No one died from gout – the Disease of Kings. So the doctor was not particularly worried about his patient, Lorenzo de’ Medici, called Lorenzo the Magnificent, one of the richest men in the world. But because Lorenzo was suffering from a pretty bad episode, the doctor changed the treatment. To the usual ground-up pearls, he added some other ground-up jewels for good measure.

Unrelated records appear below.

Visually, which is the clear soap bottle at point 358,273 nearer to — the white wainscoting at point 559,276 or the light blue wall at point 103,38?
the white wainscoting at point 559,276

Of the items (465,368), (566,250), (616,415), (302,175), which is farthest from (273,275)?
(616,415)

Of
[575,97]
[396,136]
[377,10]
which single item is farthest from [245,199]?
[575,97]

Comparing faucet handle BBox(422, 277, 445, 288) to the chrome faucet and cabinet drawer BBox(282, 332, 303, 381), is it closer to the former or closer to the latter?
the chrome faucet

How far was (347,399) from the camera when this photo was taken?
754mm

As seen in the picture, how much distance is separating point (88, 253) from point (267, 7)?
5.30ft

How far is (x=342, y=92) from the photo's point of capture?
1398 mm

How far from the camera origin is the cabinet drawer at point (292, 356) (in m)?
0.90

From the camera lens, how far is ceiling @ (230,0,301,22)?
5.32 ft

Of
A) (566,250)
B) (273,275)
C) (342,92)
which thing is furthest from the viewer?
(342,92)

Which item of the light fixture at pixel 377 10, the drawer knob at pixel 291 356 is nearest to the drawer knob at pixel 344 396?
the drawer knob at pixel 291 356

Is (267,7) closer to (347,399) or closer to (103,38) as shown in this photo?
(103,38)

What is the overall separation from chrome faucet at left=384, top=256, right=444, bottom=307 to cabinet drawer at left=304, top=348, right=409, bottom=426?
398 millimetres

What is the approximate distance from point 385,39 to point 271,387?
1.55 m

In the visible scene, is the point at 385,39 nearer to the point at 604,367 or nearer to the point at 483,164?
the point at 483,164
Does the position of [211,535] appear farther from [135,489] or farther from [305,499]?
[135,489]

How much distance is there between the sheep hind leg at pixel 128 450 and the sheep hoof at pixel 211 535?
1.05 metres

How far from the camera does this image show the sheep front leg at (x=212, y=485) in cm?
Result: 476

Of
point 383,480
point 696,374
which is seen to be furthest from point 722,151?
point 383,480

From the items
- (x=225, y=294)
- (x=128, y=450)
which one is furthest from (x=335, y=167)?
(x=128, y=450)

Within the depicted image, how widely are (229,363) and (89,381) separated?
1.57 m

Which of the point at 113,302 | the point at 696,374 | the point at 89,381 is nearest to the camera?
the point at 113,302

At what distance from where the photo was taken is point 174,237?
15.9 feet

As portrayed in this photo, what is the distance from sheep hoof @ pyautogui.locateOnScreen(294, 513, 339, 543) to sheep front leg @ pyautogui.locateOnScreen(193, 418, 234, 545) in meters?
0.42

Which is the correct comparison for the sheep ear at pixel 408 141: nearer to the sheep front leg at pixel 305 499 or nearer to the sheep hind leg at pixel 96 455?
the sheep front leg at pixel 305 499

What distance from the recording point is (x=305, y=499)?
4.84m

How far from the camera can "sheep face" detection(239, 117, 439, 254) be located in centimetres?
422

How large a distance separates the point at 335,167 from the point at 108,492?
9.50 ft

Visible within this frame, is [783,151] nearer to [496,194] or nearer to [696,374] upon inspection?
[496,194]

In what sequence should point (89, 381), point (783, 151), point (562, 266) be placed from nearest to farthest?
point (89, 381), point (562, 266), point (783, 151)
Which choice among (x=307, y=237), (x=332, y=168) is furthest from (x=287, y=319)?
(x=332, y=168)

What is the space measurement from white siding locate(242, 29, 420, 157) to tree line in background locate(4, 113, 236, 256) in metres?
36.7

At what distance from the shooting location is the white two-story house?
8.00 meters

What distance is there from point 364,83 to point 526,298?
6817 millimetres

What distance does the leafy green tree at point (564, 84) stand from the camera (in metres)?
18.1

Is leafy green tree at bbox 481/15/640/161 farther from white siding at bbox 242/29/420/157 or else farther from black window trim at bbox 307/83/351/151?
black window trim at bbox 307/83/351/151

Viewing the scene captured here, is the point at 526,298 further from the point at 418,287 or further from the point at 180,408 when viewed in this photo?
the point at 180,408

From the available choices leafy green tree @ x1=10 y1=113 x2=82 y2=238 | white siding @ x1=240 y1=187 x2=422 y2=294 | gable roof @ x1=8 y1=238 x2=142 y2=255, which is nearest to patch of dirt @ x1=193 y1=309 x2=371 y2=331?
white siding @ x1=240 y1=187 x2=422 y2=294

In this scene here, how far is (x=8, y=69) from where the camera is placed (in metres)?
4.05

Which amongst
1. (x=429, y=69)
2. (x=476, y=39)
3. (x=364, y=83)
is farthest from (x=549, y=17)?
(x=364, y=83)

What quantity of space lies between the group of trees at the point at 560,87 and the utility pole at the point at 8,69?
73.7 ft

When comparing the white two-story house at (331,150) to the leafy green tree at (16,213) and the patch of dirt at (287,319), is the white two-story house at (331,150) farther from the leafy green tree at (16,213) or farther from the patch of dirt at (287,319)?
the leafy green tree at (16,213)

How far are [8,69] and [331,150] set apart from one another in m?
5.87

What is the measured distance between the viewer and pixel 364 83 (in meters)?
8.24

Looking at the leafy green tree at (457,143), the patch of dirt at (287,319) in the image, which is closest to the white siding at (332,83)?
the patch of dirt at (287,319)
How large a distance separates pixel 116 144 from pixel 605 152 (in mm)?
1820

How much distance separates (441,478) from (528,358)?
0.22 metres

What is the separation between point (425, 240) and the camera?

Lorenzo, at 21, had inherited his fabulous wealth and power from his father. The de’ Medici ruled Florence, a city-state in the Italian peninsula known for banking. It was equal in power to the countries of Europe. Their coat of arms, gold balls on a cloth of red, was also the medieval sign of the pawnbroker. It was whispered openly that the de’ Medici were marani, secret Jews, because only Jews were allowed to be pawnbrokers. Lorenzo also inherited his disease from his father, unknowingly made worse by a diet of rich foods.
Lorenzo, famous for his support of artists and sculptors, was one of the driving forces of the Renaissance. He also used his wealth and connections in the Church to advance his second son, Giovanni, born in 1475, and his nephew, Giulio, born in 1478, and raised in Lorenzo’s household, in the Church hierarchy.
The potion of pearls and jewels did not work. As Lorenzo lay dying, during a terrific thunderstorm, a lightning bolt struck the steeple of the Church of Santa Reparata, toppling it. It fell into the street, killing people. A demon Lorenzo had kept trapped in a ring on his finger had escaped at the moment of his death, flown to the steeple and knocked it down. The doctor, blaming himself for Lorenzo’s death; threw himself down a well, killing himself.
Twenty-one years after Lorenzo’s death, Giovanni was elected pope. Taking the name Leo X, he was famous for his encouragement of the arts. He died in 1521. Two years after Giovanni’s death, Lorenzo’s nephew, Giulio de’ Medici was elected Pope Clement VII.